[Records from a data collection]
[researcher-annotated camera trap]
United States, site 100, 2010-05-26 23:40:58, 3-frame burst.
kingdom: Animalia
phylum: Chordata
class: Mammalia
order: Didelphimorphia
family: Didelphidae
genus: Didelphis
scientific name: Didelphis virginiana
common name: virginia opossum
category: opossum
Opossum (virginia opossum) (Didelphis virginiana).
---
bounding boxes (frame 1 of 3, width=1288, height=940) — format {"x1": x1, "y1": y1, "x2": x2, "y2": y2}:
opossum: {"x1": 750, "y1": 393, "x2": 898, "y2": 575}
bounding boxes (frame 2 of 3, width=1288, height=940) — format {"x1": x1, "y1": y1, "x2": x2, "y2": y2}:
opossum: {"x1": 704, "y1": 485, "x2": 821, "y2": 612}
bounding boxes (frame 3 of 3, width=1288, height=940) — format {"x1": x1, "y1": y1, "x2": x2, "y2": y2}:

#### [Task description]
Using the entries above, restate word for word every line from the one that contains "class: Mammalia" through the last.

#### [Response to this exercise]
class: Mammalia
order: Didelphimorphia
family: Didelphidae
genus: Didelphis
scientific name: Didelphis virginiana
common name: virginia opossum
category: opossum
Opossum (virginia opossum) (Didelphis virginiana).
---
bounding boxes (frame 1 of 3, width=1288, height=940) — format {"x1": x1, "y1": y1, "x2": x2, "y2": y2}:
opossum: {"x1": 750, "y1": 393, "x2": 898, "y2": 575}
bounding boxes (frame 2 of 3, width=1288, height=940) — format {"x1": x1, "y1": y1, "x2": x2, "y2": y2}:
opossum: {"x1": 704, "y1": 485, "x2": 821, "y2": 612}
bounding boxes (frame 3 of 3, width=1288, height=940) — format {"x1": x1, "y1": y1, "x2": x2, "y2": y2}:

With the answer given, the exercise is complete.